-- Text excerpt --
<<<<
As in “Heaven,” the eponymous image of the poem is a kind of redemption that reconciles the reality of life in America with the narrator's longing to hold on to his Chinese past. That Lee used the persimmon in particular to achieve this effect is no accident: persimmons have historically been associated with Chinese herbal medicine and, in that field, are widely recognized for their restorative powers. The narrator's mother describes how “every persimmon has a sun / inside”—it is this metaphorical sun, classically representative of light, power, and goodness, that can penetrate the father's blindness as he recalls perfectly, in painting, the fullness of ripe persimmons (46-47). This image resonates in the cardinal's song (“The sun, the sun”) as the persimmons ripen on the windowsill; the sun imbibes the fruit with a sense of sublime perfection, as would be missing from the unripened fruit the careless Mrs. Walker serves and which the narrator must decline (53). The sun, then, represents China, stamping the persimmon with its memory. This is perhaps why the narrator tells the American Donna that “she is beautiful as the moon” (28). The moon and the sun occupy separate times and spaces, and he is learning to accept the duality of night and day, of American existence and Chinese heritage.
>>>>
-- Dataset content --
<<<<
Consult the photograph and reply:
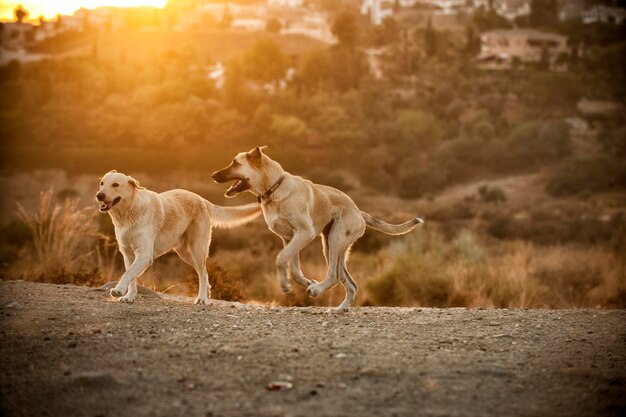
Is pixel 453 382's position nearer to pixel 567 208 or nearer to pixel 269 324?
pixel 269 324

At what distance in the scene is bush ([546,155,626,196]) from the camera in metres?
53.9

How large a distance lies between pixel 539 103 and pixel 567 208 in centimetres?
2208

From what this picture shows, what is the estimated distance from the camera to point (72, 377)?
21.5 feet

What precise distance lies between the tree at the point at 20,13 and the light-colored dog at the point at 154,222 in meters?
42.1

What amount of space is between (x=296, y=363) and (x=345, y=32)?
6788cm

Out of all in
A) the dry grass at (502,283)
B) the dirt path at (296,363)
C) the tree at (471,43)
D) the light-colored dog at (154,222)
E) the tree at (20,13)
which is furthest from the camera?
the tree at (471,43)

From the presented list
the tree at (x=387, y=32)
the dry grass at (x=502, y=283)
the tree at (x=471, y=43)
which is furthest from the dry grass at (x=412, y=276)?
the tree at (x=387, y=32)

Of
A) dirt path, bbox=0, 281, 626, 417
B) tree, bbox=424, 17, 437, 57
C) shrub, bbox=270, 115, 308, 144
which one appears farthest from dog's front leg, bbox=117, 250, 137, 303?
tree, bbox=424, 17, 437, 57

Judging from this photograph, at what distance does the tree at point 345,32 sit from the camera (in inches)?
2844

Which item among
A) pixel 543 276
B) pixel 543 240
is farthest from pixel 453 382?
pixel 543 240

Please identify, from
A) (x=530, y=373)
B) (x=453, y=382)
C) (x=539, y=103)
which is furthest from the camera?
(x=539, y=103)

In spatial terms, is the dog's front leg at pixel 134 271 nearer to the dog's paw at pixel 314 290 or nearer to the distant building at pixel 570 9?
the dog's paw at pixel 314 290

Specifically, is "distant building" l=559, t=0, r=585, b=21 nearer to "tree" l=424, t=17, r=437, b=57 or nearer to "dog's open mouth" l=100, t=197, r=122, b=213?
"tree" l=424, t=17, r=437, b=57

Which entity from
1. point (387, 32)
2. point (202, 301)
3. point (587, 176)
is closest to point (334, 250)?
point (202, 301)
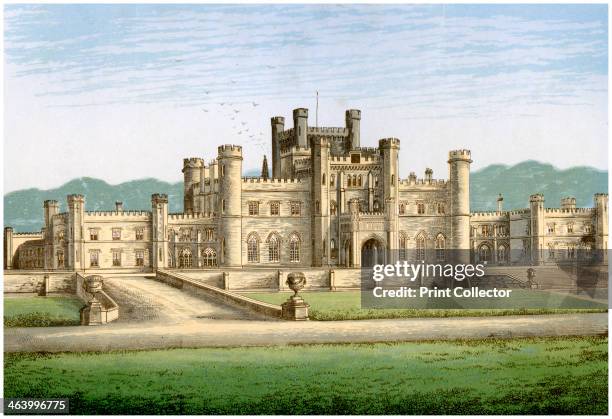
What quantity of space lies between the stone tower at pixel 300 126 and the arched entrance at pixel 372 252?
16.0ft

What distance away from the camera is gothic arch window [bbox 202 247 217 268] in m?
28.0

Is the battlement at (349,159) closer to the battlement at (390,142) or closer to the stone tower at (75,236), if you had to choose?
the battlement at (390,142)

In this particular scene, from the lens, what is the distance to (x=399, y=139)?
72.5 ft

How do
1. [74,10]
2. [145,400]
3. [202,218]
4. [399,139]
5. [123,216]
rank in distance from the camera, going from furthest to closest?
[202,218]
[123,216]
[399,139]
[74,10]
[145,400]

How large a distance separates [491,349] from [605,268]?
20.5ft

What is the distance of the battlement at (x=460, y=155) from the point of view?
73.1 ft

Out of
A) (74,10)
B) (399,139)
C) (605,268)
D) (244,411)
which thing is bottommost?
(244,411)

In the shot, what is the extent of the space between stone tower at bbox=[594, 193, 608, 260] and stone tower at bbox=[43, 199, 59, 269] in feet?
46.7

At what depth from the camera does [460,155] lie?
898 inches

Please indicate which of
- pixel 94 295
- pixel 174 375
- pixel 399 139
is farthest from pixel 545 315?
pixel 94 295

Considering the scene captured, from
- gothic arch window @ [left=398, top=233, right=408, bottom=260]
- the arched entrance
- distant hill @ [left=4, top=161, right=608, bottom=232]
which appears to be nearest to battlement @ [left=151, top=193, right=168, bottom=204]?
distant hill @ [left=4, top=161, right=608, bottom=232]

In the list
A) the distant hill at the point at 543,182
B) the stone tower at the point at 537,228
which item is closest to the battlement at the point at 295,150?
the stone tower at the point at 537,228

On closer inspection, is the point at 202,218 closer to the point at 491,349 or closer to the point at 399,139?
the point at 399,139

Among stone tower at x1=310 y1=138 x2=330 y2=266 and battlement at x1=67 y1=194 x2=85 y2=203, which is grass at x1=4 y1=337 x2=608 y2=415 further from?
stone tower at x1=310 y1=138 x2=330 y2=266
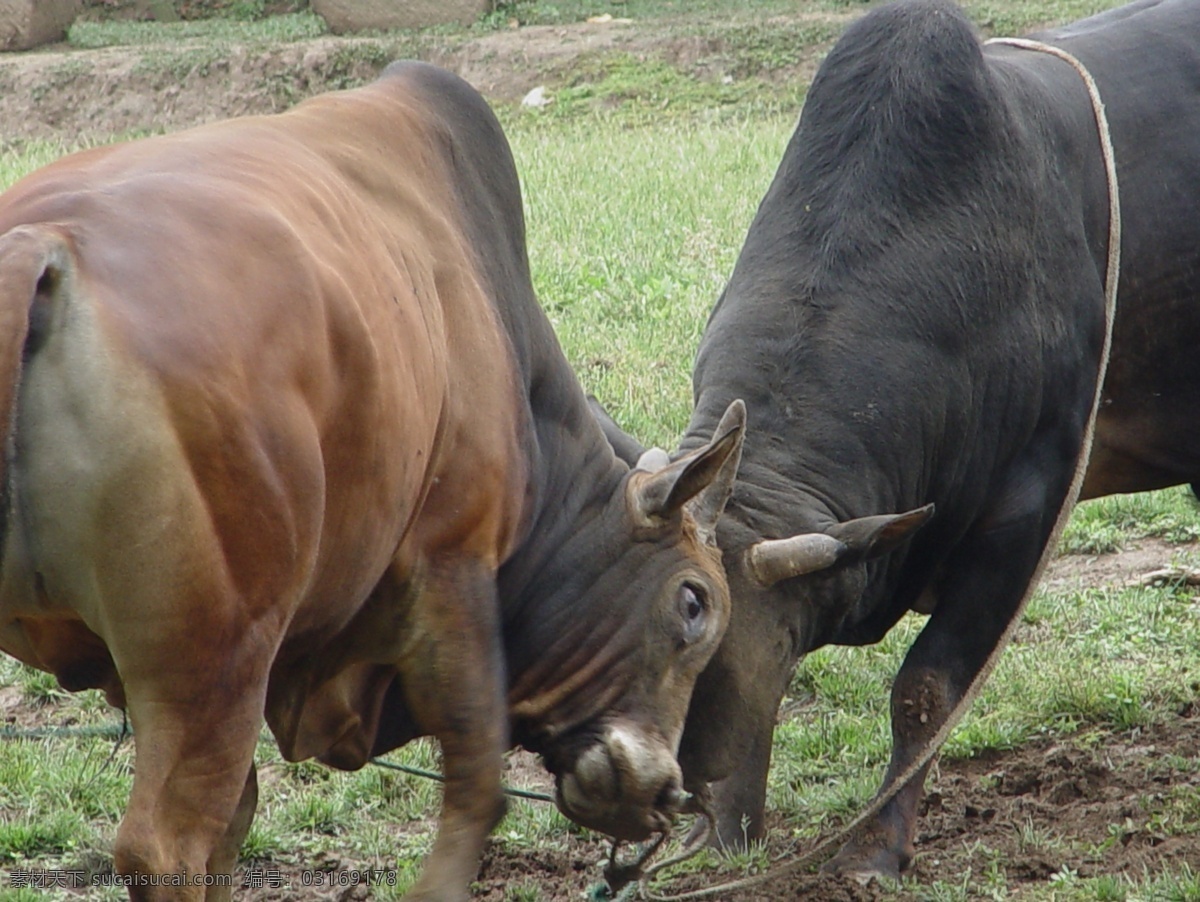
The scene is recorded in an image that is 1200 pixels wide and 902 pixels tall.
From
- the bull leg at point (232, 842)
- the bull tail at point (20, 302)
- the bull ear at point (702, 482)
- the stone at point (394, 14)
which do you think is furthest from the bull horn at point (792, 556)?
the stone at point (394, 14)

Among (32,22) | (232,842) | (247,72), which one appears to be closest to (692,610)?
(232,842)

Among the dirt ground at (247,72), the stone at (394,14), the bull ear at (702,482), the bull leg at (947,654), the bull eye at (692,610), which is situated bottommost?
the dirt ground at (247,72)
>>>>
-- What needs to be done --
Please extend the passage about the persimmon image in Lee's poem, picking up after its final sentence.

-- Answer space --
The titles “Heaven” and “Persimmons” are more than chance or arbitrary attempts to grasp at the “subject” of each poem. They represent two narrow but meaningful points of access for Chinese-Americans living estranged from any one culture to retain something, even if only a vision, of a purer and brighter Chinese past. Both poems are simultaneously an indictment of the shortcomings of a homogeneous, uncomprehending greater America and an acceptance of that reality as their future—heaven and persimmons can only be substantive enough to impact the speakers' attitudes towards their situations, not the situations themselves. It is telling that each poem ends on a note of clarity, tranquility, and closeness—as if Cathy Song and Li-Young Lee were reconciling with their own split identities, arriving at some intersection with the past that seems to transcend the present.